Some question, these days, the purpose and usefulness of ministry. Has it any sense? You know that the answer is ‘Yes!’. When I in a moment, according to the sacred rite, will ask whether you wish to assume your obligations, you will answer five times, ‘Yes, that is my will’. Thank God for that. Keep the flame of generous will alive by coherent living, by prayer and studies, by a daily immersion in the Word of God, by generous presence among those whose servant you will become.

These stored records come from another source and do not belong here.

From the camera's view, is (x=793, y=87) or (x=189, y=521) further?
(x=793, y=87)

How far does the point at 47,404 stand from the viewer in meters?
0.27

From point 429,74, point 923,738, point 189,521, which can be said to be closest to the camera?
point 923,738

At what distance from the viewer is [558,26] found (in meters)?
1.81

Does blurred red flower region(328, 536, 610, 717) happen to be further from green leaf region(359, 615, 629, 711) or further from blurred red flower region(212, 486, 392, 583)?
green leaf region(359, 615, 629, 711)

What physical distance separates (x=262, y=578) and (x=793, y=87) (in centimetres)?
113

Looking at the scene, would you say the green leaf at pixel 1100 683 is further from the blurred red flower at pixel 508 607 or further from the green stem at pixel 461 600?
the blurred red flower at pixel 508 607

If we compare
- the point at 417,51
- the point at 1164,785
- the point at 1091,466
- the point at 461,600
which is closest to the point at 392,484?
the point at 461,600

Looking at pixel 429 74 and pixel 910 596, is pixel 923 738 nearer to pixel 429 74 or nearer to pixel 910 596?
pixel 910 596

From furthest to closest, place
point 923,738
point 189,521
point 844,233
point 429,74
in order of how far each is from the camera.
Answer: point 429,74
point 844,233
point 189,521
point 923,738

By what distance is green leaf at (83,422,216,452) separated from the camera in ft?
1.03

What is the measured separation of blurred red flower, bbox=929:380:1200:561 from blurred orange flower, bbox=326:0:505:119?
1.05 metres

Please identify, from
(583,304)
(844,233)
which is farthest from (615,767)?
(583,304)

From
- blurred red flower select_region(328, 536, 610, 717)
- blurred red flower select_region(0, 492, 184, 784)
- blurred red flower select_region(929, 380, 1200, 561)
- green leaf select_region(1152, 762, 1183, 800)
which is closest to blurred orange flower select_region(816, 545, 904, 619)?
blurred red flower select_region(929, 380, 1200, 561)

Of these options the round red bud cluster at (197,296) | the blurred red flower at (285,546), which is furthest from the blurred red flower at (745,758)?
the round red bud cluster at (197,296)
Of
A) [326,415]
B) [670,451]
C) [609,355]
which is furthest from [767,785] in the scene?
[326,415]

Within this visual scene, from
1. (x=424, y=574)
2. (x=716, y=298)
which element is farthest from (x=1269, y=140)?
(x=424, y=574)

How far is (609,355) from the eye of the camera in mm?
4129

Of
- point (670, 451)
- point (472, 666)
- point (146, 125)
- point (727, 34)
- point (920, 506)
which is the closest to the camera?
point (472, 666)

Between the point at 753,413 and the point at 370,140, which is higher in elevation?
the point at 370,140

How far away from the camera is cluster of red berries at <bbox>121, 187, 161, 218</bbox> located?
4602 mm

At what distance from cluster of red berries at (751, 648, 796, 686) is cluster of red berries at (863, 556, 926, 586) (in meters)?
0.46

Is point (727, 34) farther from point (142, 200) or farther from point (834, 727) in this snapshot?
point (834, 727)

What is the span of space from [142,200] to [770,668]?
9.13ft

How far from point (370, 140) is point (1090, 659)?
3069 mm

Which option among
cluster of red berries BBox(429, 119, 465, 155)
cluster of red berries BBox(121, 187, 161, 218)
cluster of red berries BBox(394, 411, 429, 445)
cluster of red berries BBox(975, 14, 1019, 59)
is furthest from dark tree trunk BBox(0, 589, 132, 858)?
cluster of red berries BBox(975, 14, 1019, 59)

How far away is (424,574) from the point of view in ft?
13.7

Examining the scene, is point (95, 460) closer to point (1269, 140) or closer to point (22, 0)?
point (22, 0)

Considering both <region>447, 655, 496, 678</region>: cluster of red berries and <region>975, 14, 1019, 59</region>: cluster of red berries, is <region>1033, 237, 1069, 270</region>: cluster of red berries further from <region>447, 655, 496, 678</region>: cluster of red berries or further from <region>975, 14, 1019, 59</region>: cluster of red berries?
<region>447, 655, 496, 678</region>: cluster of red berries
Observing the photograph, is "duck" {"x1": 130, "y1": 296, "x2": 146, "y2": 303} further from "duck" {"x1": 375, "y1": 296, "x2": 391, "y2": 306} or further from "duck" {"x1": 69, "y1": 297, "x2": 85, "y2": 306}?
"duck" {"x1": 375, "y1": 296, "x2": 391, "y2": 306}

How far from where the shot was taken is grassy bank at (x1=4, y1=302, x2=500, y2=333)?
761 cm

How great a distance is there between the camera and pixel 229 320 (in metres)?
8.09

If the call to ministry has come to seem irrelevant it is at least in part because many a flame that once burnt brightly is now perceptible only by way of deduction on the basis of heaps of burnt-out ash. Tend the flame that today is lit in you through the sacrament of Holy Church, our Mother. Share it with others following the pattern of the symbol of the Easter Vigil, magnificently effective in its simplicity. Jesus Christ is the same today, yesterday, and forever. May your life give him glory.
I ordain you on the feast of a martyr. There is an original connection between the diaconate and martyrdom. St Stephen, the Church’s protodeacon is also her protomartyr. Dear Florian, may you live peacefully and long in the land! Still, do not ever lower the breastplate of righteousness. Hold high the shield of faith. Today you are placed, like Arnljot all those years ago, in the front line of battle. You do not walk alone. Today you enter a new relationship with Christ through the mystery of his self-outpouring.
Remain underneath the banner of the cross! There you will find strength and an ever surprising joy. By your fidelity you will give others courage to to be faithful.
May St Olav pray for your service in the Church today and every day. Amen.